To listen to the podcast, click here. Prefer to read the script? Simply scroll down.
Matthew White’s series of radio short stories, is called The Shape of Things, and is produced by RobinHoodRadio.com in nearby Sharon, Connecticut.
My store is located in a simple country building erected around 1855 on the Main Street of Hillsdale, New York. It has been a store since the very beginning. The style is generously called “classical revival” with its temple shaped pediment facing the front. A double porch is the building’s only detail, and even that is fairly basic. But it has pleasing proportions and suits our little town.
The building has held many things over the years. Most recently it was a video store and then going back in time – a TV repair shop, a sporting goods store with ladies clothing sold upstairs. This ladies shop was known as the “The Farmerette”. That’s going back to the 1950’s
For most of its life is was known as Dimmicks, named after the family who ran a business there from the 1860’s through the 1940’s. That’s quite a run. I have met people who remember buying candy at Dimmicks as a child. They walk in today with a sense of wonder and are often so moved they sometimes even weep when they see our old-fashioned candy counter. I am always moved by these responses, and pleased too, that my place brings back moments of seemingly lost nostalgia.
When we began the restoration of the building, we discovered all sorts of objects under floorboards, in the basement and in the attic. I loved discovering these relics and listening to the stories they’d tell.
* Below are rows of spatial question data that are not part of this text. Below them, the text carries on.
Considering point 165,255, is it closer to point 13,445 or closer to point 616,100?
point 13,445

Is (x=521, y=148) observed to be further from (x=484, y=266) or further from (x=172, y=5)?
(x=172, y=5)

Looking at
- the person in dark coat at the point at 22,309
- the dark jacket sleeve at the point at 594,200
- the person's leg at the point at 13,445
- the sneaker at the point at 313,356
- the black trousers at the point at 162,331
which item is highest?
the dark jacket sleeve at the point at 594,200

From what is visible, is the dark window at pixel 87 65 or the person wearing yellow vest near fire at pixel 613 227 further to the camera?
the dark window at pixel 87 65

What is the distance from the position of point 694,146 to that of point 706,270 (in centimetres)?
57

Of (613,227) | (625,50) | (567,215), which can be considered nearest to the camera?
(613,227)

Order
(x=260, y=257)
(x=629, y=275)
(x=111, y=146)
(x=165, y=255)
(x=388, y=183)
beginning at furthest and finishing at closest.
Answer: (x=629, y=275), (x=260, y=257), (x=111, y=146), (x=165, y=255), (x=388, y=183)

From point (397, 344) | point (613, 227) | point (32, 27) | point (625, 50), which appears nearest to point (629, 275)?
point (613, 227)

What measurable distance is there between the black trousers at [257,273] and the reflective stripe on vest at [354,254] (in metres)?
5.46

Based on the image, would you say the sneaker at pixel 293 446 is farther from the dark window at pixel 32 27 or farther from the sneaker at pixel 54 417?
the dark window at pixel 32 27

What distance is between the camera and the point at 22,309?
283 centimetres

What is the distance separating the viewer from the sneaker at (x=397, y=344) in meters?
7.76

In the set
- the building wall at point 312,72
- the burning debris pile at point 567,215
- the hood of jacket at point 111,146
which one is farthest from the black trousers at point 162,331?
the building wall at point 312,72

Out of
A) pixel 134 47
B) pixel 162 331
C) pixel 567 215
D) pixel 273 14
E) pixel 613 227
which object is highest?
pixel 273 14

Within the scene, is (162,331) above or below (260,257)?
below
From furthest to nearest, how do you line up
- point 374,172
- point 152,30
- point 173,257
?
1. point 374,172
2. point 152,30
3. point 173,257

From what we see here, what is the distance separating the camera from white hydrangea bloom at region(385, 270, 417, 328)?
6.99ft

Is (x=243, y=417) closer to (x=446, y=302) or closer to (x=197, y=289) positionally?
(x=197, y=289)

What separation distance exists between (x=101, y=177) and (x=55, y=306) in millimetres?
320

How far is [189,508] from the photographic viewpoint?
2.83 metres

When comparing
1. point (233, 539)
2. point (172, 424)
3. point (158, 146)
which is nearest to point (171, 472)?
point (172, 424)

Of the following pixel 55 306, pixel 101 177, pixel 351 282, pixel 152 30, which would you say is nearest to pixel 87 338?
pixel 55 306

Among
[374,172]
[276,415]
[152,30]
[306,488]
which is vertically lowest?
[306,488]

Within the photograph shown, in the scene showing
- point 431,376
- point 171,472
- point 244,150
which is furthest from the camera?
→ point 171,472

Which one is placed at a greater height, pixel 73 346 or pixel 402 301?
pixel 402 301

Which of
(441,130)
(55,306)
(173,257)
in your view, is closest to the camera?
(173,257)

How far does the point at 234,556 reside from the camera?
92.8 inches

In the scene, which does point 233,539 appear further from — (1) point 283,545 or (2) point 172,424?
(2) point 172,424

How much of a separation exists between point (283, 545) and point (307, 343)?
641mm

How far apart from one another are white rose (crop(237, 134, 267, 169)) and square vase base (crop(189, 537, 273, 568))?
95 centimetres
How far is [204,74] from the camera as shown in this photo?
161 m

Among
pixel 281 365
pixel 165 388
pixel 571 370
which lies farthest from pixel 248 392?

Typical finds were small bottles and tins with old labels, all from the 19th century. Some were for snuff, or spices. Box lids, equally old for wool leggings or rolled oats were discovered. Large wood crates that once held men’s shoes were found upstairs. They were filled with ancient newspapers and nests of long-gone mice.
In the basement under rotting floorboards we found loads of oyster shells. We also found a wood crate with a label from a Chatham, New York establishment that supplied oysters and confections. Of course oysters were a big deal in the 19thcentury so it’s no surprise that a good General Store might have provided them.
I also discovered a gold-plated suspender buckle, a horsewhip, and numerous strange little objects made of wood or metal or glass. These are all clues to what might have been sold here back in the day.
But one of my favorite treasures is a crudely bound book that I found under piles of refuse in the attic. It’s about the size of an old fashioned telephone book and almost as thick, it has a simple card cover with the word “Dimmicks” written by hand in pencil on the front.
The plain cover belies its contents. Inside is the most splendid array of 19th century wallpapers with a dizzying selection of patterns, one a more outrageous than the next. Some of these Victorian concoctions are lavishly highlighted in bright gilding.
I am a student of historic interiors, and I always try to picture a particular element within its original setting. These papers are so over the top, yet the golden details would no doubt glimmer in the nineteenth century light of gas fixtures or candles on a cold winter’s evening. It is easy to see how this might appeal to a person who’s rural life would no doubt feel harsh or even bleak compared to our lives today. I think this was especially true in the winter months, when short, dark days could be brightened and cheered by such rich and gilded patterns.
To modern eyes these wallpapers might feel suffocating. They remind me of an Oscar Wilde quote as he neared his death in Paris. He apparently said, “The wallpaper and I are fighting a duel to the death. One or the other of us has to go”.
The wallpaper clearly won in that dual, and this old book somehow survived in my building for well over a century. It shares a story of the luxury of florid patterns that were hidden under the plain card cover to entice a lady with a farmhouse in Hillsdale more than a century ago to dream of a more glamorous life.